What is your view on water conservation in Florida?

_ Mary Ottinger, 10, St. Pete Beach

BUSH: Conservation is critical to maintaining an adequate water supply in terms of both quantity and quality. I believe state and local government, in cooperation with individuals and businesses, should do everything possible to encourage conservation, including broadening education efforts and financial incentives such as cost differential for water use during peak and off-peak hours.

CHILES: Water conservation is critical for Florida's future. We have regional water management districts which monitor and make recommendations to clean up and preserve Florida's water supply. We've made a commitment to long-term preservation of Florida's environment and we've done it in several ways: We pushed for the Everglades Forever Act which stopped a federal lawsuit, clearing the way for effective clean-up to begin; we've supported a 100-mile buffer zone for offshore oil drilling to protect Florida's coastline, and we've protected sensitive lands by purchasing more than 180,000 acres through two programs called Preservation 2000 and Conservation and Recreational Lands (CARL). We buy environmentally sensitive lands from willing sellers and preserve them for everyone to enjoy for generations to come.

I would like to know if you really feel what you say you will do is true, or if you are only saying it to get elected. Will you really try to accomplish your promised goals?

_ Michael Goldstein, 17, Holiday

BUSH: I've made only one promise as a candidate for governor, and that is I won't abandon my principles. I'll fight for what I believe in. I won't blink. For a year and a half I've campaigned on the issues that are important to me, and many Floridians _ making public safety a priority, improving our very mediocre education system, and assigning responsibility to the right of public assistance, and limiting government's power to tax and spend.
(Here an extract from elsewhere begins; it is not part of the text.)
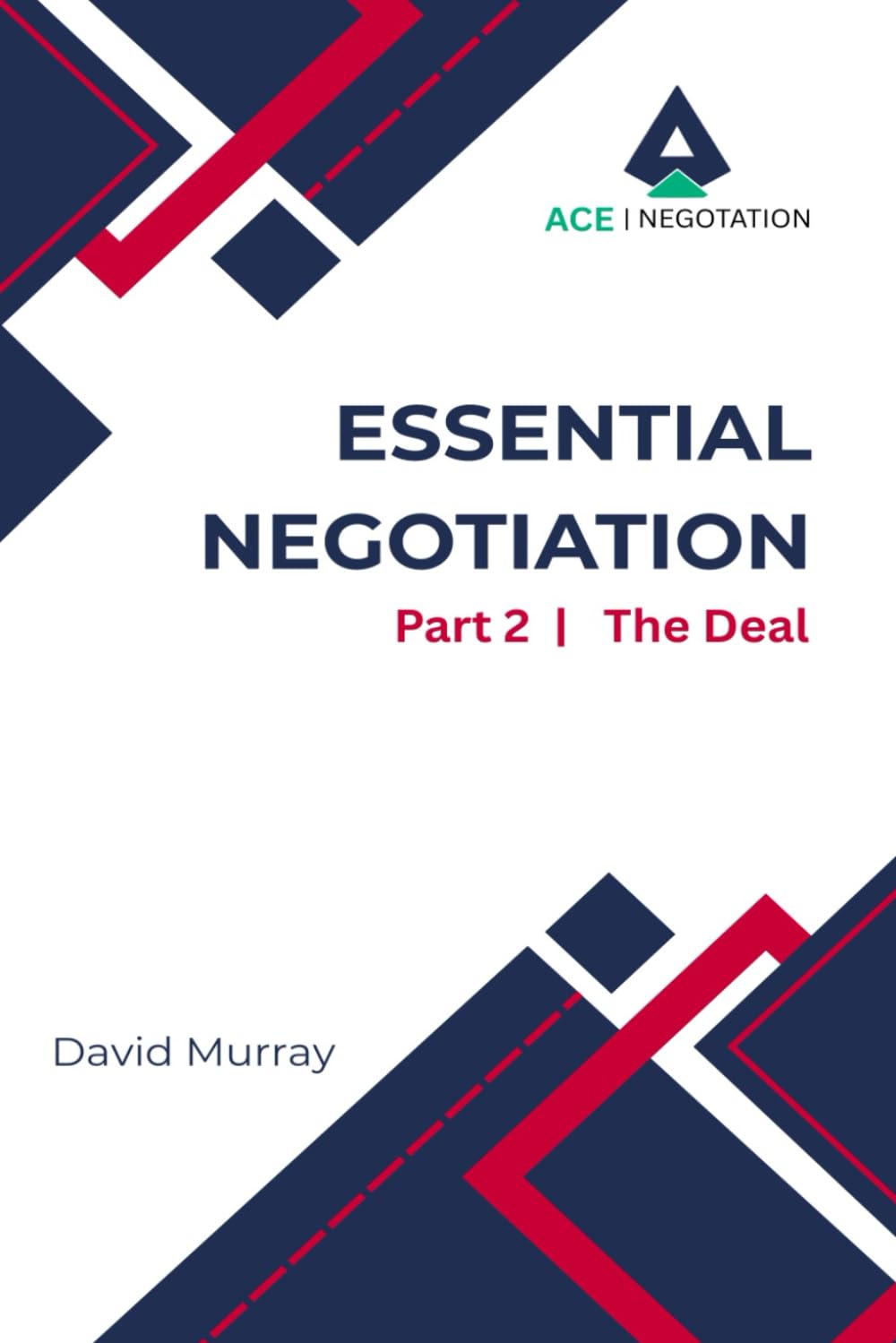 Essential Negotiation: Part 2 The Deal: (Second Edition)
Not everyone agrees with me on these issues, but I'm willing to take a stance, and not necessarily do only what's popular or politically correct. Public service is too demanding on me personally and too tough on my family to be doing it just for an ego trip.
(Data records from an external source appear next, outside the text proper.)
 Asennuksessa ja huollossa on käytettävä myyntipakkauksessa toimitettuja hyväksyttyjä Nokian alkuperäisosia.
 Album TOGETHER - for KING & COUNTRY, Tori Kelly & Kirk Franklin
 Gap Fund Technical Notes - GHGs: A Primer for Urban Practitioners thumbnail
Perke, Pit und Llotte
CHILES: Yes, I stand firmly behind my words and promises. I was born and raised in Florida _ and have dedicated my life to serving the people and working in the best interests of all Floridians. The lieutenant governor and I have made great strides in making real change in state government, and we believe that we can positively affect the lives of every Floridian and will continue to do our best if we're re-elected in November.